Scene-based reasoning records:
==*==
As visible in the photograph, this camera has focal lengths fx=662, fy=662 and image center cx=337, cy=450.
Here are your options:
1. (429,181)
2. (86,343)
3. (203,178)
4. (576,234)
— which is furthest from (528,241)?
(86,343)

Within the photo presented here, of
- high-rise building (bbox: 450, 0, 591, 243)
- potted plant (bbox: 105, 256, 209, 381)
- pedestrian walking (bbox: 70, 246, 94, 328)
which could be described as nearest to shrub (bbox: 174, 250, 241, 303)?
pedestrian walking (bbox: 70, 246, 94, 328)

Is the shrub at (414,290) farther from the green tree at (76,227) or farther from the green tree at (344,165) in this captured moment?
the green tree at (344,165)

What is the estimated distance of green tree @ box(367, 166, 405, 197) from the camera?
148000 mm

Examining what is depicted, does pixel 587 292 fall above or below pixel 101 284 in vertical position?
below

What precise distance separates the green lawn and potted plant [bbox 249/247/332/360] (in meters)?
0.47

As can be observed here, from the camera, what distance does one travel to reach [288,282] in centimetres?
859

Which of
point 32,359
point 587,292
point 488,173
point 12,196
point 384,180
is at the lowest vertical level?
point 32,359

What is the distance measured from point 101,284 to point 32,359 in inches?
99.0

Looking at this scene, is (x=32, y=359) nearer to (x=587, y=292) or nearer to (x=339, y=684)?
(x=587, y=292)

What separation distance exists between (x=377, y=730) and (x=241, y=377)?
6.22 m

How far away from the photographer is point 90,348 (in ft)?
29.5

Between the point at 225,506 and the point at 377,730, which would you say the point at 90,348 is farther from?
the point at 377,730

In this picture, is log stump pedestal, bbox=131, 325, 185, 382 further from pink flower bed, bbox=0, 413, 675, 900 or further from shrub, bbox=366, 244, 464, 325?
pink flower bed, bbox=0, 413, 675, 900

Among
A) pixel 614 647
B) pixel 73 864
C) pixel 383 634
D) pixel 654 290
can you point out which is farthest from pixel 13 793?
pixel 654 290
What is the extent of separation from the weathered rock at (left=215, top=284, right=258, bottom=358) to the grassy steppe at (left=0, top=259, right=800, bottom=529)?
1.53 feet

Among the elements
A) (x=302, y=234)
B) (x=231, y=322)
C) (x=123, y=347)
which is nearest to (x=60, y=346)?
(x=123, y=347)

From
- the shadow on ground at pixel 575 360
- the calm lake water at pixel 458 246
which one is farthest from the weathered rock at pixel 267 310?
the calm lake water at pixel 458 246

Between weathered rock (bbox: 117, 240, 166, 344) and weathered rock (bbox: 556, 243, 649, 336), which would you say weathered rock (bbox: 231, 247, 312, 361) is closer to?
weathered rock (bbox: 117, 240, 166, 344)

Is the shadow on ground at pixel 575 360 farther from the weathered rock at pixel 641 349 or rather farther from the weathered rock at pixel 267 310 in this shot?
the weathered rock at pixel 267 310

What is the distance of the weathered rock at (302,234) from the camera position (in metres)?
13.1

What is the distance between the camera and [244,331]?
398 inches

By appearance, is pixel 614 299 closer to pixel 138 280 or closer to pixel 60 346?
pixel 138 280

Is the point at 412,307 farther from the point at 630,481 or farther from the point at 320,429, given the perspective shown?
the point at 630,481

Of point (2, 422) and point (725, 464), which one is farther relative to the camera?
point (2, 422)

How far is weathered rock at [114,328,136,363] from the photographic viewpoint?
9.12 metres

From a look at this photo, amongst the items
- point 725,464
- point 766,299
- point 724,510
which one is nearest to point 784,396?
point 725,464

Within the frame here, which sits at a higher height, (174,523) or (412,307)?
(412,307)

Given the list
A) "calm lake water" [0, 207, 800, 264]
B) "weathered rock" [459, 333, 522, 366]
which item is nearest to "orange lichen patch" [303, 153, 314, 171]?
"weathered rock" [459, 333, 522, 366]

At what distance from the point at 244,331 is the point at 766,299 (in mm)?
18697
==*==
§ WRITTEN EXERCISE
Write out every entry again, keeping each line exactly the same.

§ WORKED SOLUTION
As visible in the photograph, this camera has focal lengths fx=662, fy=662 and image center cx=337, cy=450.
Here are your options:
1. (429,181)
2. (86,343)
3. (203,178)
4. (576,234)
— which is furthest from (528,241)?
(86,343)

Within the photo presented here, of
- high-rise building (bbox: 450, 0, 591, 243)
- potted plant (bbox: 105, 256, 209, 381)
- pedestrian walking (bbox: 70, 246, 94, 328)
which could be described as nearest to shrub (bbox: 174, 250, 241, 303)?
pedestrian walking (bbox: 70, 246, 94, 328)

Is the shrub at (414,290) farther from the green tree at (76,227) or farther from the green tree at (344,165) in this captured moment?
the green tree at (344,165)

What is the estimated distance of green tree @ box(367, 166, 405, 197) from the camera?
148000 mm

Examining what is depicted, does pixel 587 292 fall above or below pixel 101 284 in vertical position?
below

What precise distance separates the green lawn and potted plant [bbox 249/247/332/360] (in meters)?
0.47

As can be observed here, from the camera, what distance does one travel to reach [288,282] in centimetres?
859

Which of
point 32,359
point 587,292
point 488,173
point 12,196
point 384,180
is at the lowest vertical level?
point 32,359

What is the distance measured from point 101,284 to point 32,359 in inches?
99.0

Looking at this scene, is (x=32, y=359) nearer to (x=587, y=292) or nearer to (x=339, y=684)?
(x=587, y=292)

What separation distance exists between (x=377, y=730) and (x=241, y=377)?
6.22 m

How far away from the photographer is point 90,348 (in ft)?
29.5

Between the point at 225,506 and the point at 377,730, which would you say the point at 90,348 is farther from?
the point at 377,730

In this picture, is log stump pedestal, bbox=131, 325, 185, 382 further from pink flower bed, bbox=0, 413, 675, 900 or further from shrub, bbox=366, 244, 464, 325?
pink flower bed, bbox=0, 413, 675, 900

Among
A) pixel 614 647
B) pixel 73 864
C) pixel 383 634
D) pixel 654 290
can you point out which is farthest from pixel 13 793?
pixel 654 290
What is the extent of separation from the weathered rock at (left=215, top=284, right=258, bottom=358) to the grassy steppe at (left=0, top=259, right=800, bottom=529)?
1.53 feet

Among the elements
A) (x=302, y=234)
B) (x=231, y=322)
C) (x=123, y=347)
which is nearest to (x=60, y=346)?
(x=123, y=347)

From
- the shadow on ground at pixel 575 360
- the calm lake water at pixel 458 246
which one is farthest from the weathered rock at pixel 267 310?
the calm lake water at pixel 458 246

Between weathered rock (bbox: 117, 240, 166, 344) and weathered rock (bbox: 556, 243, 649, 336), which would you say weathered rock (bbox: 231, 247, 312, 361) is closer to?
weathered rock (bbox: 117, 240, 166, 344)

Is the shadow on ground at pixel 575 360 farther from the weathered rock at pixel 641 349 or rather farther from the weathered rock at pixel 267 310 in this shot?
the weathered rock at pixel 267 310

What is the distance of the weathered rock at (302,234) from the camera position (in metres)?
13.1

What is the distance between the camera and [244,331]?
398 inches

By appearance, is pixel 614 299 closer to pixel 138 280 or closer to pixel 60 346?
pixel 138 280

Is the point at 412,307 farther from the point at 630,481 or farther from the point at 320,429, given the perspective shown?
the point at 630,481

Of point (2, 422) and point (725, 464), which one is farther relative to the camera?
point (2, 422)

How far is weathered rock at [114,328,136,363] from the photographic viewpoint?
9.12 metres

From a look at this photo, amongst the items
- point 725,464
- point 766,299
- point 724,510
which one is nearest to point 784,396?
point 725,464

Within the frame here, which sits at a higher height, (174,523) or (412,307)?
(412,307)

Given the list
A) "calm lake water" [0, 207, 800, 264]
B) "weathered rock" [459, 333, 522, 366]
which item is nearest to "orange lichen patch" [303, 153, 314, 171]?
"weathered rock" [459, 333, 522, 366]

At what distance from the point at 244,331 is the point at 766,299 (in mm)?
18697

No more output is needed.